Yogi Berra, a three-time MVP who was the backbone of a record 10 world-champion Yankees teams in the 1940, 50s and 60s and who became one of the most beloved figures in franchise history despite a lengthy estrangement from the team, died Tuesday night, according to the Yogi Berra Museum. He was 90.
Berra, whose wife of 65 years, Carmen, died in March 2014, had been in failing health for some time. His death was announced by the Yogi Berra Museum and Learning Center in Little Falls, N.J., to which Berra had devoted himself in the final years of his life.
Berra died of natural causes Tuesday at his home in New Jersey, according to Dave Kaplan, the director of the Yogi Berra Museum.
“While we mourn the loss of our father, grandfather and great-grandfather, we know he is at peace with Mom,” Berra’s family said in a statement released by the museum. “We celebrate his remarkable life, and are thankful he meant so much to so many. He will truly be missed.”

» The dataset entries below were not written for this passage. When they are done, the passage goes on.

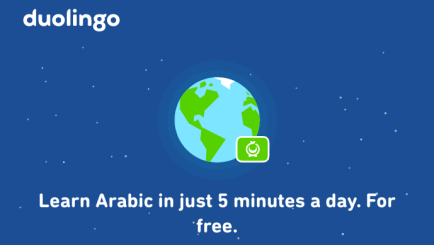 Where to Learn Arabic Online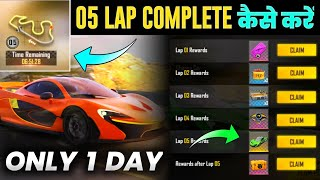 HOW TO COMPLETE LĄP VERY FAST IN FREE FIRE || MCLEAN EVENT FREE FIRE || COMPLETE LAP 5 IN MCLEAN EVT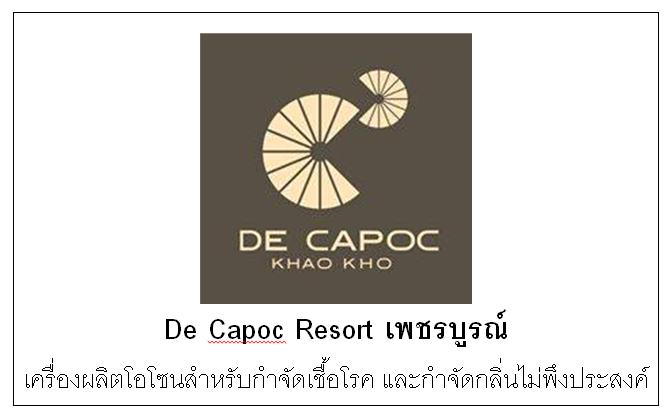De Capoc Resort เพชรบูรณ์
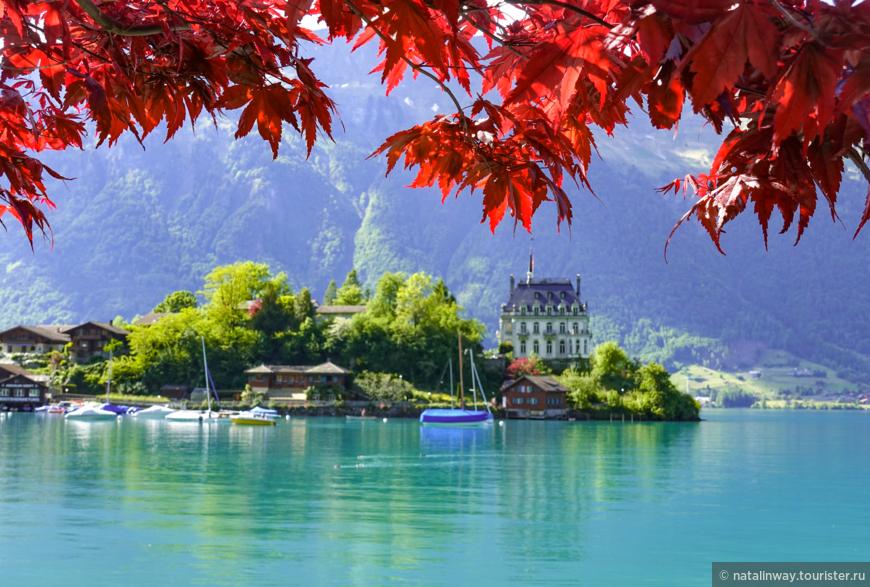 На небольшом полуострове Бриенцского озера находится похожий на дворец бывший замок.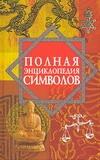 Полная энциклопедия символов Рошаль В.М.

Berra, a catcher who was named the A.L.’s most valuable player in 1951, 54 and 55, led the Yankees to five consecutive world championships (1949-53) and also led a team that included Mickey Mantle and, for three of those seasons, Joe DiMaggio, in RBIs for seven consecutive seasons (1949-55). Berra was an 18-time All-Star, a member of a record 14 A.L. pennant winners and a 1972 inductee into the Baseball Hall of Fame. That was the same year his uniform No. 8 was retired by the Yankees.